◆ **Given passage**
********

Ramadan Film Festival: Independent Film Screenings at Darb 17 18
written by
Heba El-Sherif

Much of
what fasters bemoan about their habits in Ramadan is the few hours after fetar
when they turn into sedentary slobs, sedately coiled into one corner of the
couch, shuffling channels launched solely for their entertainment during the
holy month.  

As of
today, Darb17 18 invites you to shrug this habit off.  The cultural hideaway in Fustat is
hosting a film festival that will run through August 8th till August 24th, showcasing
a catalogue of independent, low-budget films on both Mondays and Wednesdays.

Cinema El
Fourn, Darb’s outdoor movie theatre, was named after an
old pottery kiln, which in Arabic
means fourn, that stood in the middle
of the then unused grassy area. No longer kilning pots, the local fourn made
room for brightly coloured beanbags and a few dozen chairs, attracting film
enthusiasts from around Cairo since its opening early last year.

Screening tonight is Marc
Caro and Jean-Pierre Jeunet’s Delicatessen
(1991), the ingenious story of an ex-clown in love with his employer’s daughter,
a butcher who savours humans over food. According
to one film critic, ‘
Delicatessen welds
comedy and magic into a bizarre, grotesque fantasy of an oddball dystopian
future.’

Screening on August 10th, Lost in La Mancha (2002) is a unique documentary that chronicles
the seemingly unavoidable demise of director Terry Gilliam’s film adaptation of
the novel Don
Quixote. The Man Who Killed Don Quixote, as it would have been called, was met with
one grave problem after another; injuries to actors, floods and much more
eventually shut down the production, which would have featured Johnny Depp. The
documentary parallels Gilliam’s efforts to that of Don
Quixote’s pursuit of being a hero.

The line-up continues on August 15th, and 
includes an equally offbeat Austrian thriller titled Funny Games (1997);
a psychological thriller that chronicles the tale of
an affluent German family forced into participating in sadistic games to stay
alive after their trip is hijacked and they are held hostage by two men. The film alternates between fiction and
reality, with the fourth wall consistently broken as one of its characters,
Paul, often looks at and gestures into the camera in acknowledgment of the audience.

Acclaimed
English-American director Christopher Nolan’s independent debut
feature Following (1998) will also be
screened on August 17th. The film follows a non-linear
narrative, a character of Nolan. The director went on to make classics such as Memento, The Dark Knight and Inception.

********

◆ **Dataset section**
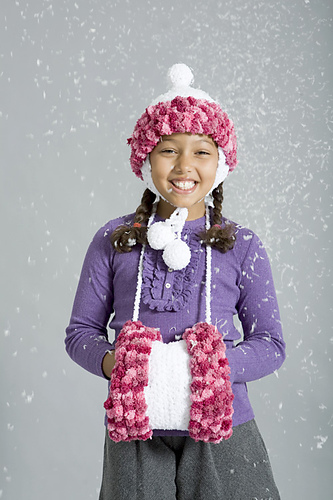 Comfy Cozy Hat & Muff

********

◆ **List of tasks**
• a. Rewrite the part of the film festival article starting at "Ramadan Film Festival: Independent" and ending at "Mondays and Wednesdays.", putting "Tuesdays" in place of "Mondays".
• b. Using the film festival article, answer these:
(i) What was Cinema El Fourn named after?
(ii) Which actor would have appeared in The Man Who Killed Don Quixote?
(iii) On what date will Following be screened?

◆ **Written answers**
• a.
Ramadan Film Festival: Independent Film Screenings at Darb 17 18
written by
Heba El-Sherif

Much of
what fasters bemoan about their habits in Ramadan is the few hours after fetar
when they turn into sedentary slobs, sedately coiled into one corner of the
couch, shuffling channels launched solely for their entertainment during the
holy month.  

As of
today, Darb17 18 invites you to shrug this habit off.  The cultural hideaway in Fustat is
hosting a film festival that will run through August 8th till August 24th, showcasing
a catalogue of independent, low-budget films on both Tuesdays and Wednesdays.

• b.
(i) An old pottery kiln that stood in the middle of the then unused grassy area.
(ii) Johnny Depp.
(iii) August 17th.